Northern vs. southern Italy has been a subject of discussion for a long time! “There is no doubt that Italy’s economic and social disunity remains the most obvious and least addressed structural limitation.” A study performed by Eurispes reached that conclusion. “The greatest incongruity of our country is that 41 percent of its territory lives in such dissimilar social, economic, and civil conditions that it seems a different nation.”
In 1951, per capita GDP in the South was 52.9 compared to that of the North and Center. That means the South had half the nation’s GDP. In 1973 it reached 60.5 (almost eight points higher than in 1951). However, gone are those days that portrayed these outstanding numbers.
“The South is not a minority partner. The nagging question is this: can a nation call itself such if one-third of it is in a radically different condition from the other two-thirds? No, it cannot be for moral, civic, or minimum fairness reasons. But mainly for economic reasons. In the same nation and an interdependent economy, the backwardness of one part results in a reduction of national wealth. And it reduces the development horizon.”
“This is the greatest inconsistency in our country. Without giving the matter too much thought, we can easily affirm the following. If that backward territory recovered the path of growth and came close to the performance of the other two parts, Italy would again become a leading nation in the world economy.”
“Italy’s cohesion should be our greatest economic reform, bridging the gap in our most forward-looking strategy.”
A good example is to look at what happened in Germany after reunification. “Germany has invested almost five times more on its East in 30 years than was spent in about 60 years in the South of Italy, that is, between 1.5 trillion and 2 trillion euros.”
For the South of Italy, the figures are these: in 58 years, that is, from the start of the Cassa del Mezzogiorno in 1950 to 2008, 342.5 billion euros entered the region as an investment. In eastern German, an average of 70 billion euros a year can be contrasted with the Mezzogiorno 6 billion a year investment. Thus, the territorial gap in Italy has lasted a full 160 years.
“However, something seems to make possible what seemed unthinkable until a while ago,” Eurispes comments. “Conspicuous public resources will come from Europe, and Draghi could repeat a new economic miracle. The Cassa per il Mezzogiorno model may not be replicated. But the nation needs to include the South in its strategy.”
Growing the South is a bargain for the Italian economy!
In 2020, the report recalls that Italy “celebrated” 50 years since the birth of the Regions. One of the most resounding consequences of Italian-style regionalism is the 20 different health care systems around Italy. Today, the same treatment and prevention translate into 20 different responses.
“Therefore, a problem arises. And it can not continue to be ignored. Is the value of common Italian citizenship compatible with facilities, care, and capabilities that change drastically depending on the territory in which one lives and resides?”
Have the regions helped us overcome the economic differences with the North Center before their birth? “The answer is: none of the eight southern regions in the past 50 years has surpassed a North-Center region in income and productive activity.”
In recent decades, again stating Eurispes, the economic gap has not been alone. A noticeable difference in services also has become part of the recipe.
People in the South die earlier!
So, it must not surprise us that the difference in economies translates into social implications. “Today, health statistics tell us that those who live in the South die on average two years earlier than those who reside in the North. Undoubtedly, it is first and foremost the different economic conditions between the two parts of Italy that affect the greater or lesser possibility of extending the years of life.”

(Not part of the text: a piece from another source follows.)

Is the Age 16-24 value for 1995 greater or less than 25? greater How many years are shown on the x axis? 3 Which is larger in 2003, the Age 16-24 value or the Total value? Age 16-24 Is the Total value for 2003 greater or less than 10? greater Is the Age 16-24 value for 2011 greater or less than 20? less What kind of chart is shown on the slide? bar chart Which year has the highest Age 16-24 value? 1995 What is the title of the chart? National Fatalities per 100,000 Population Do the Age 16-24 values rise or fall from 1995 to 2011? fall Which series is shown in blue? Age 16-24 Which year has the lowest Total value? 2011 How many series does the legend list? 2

And if in Naples and Caserta, life expectancy stops at 80.6 years; in Rimini and Florence, it reaches 84 years. The average in all regions of the South is 79.8 years for men and 84.1 for women. However, in the autonomous province of Trento, it is 81.6 for males and 86.3 for females.
“Abandoning the supra-regional dimension in the South,” the report says, “was a bad choice.”
Permanent coordination among the eight regions did not take place from the beginning. The underestimation of social infrastructure and services is a recurring theme. And after all these years, the bet for fanciful and wishful regional development programs has proven to be a mistake.
“Italy is not a federal state like Switzerland or Germany, like the United States of America or Canada. However, throughout the management of the pandemic, it has behaved as if it were. Thus, entrusting the Regions with functions never assigned in the past. In Italy, only “enhanced” regionalism is in effect, with some delegated powers that do not, however, configure “autonomous states.” In short, region-states are an invention of their presidents, not an interpretation of our Constitution.”
“Therefore, today, it is in the central state-region relationship where the greatest crisis happens in the nation’s institutional articulation. In 2001 there was a turning point: a hasty and confused reform of Title V of the Constitution. Thus, Italy is still paying the consequences today. The handling of the pandemic is the most dramatic testimony to this. In short, the solution to the southern question needs a different approach. In other words, entrustment to the regions is not the solution.”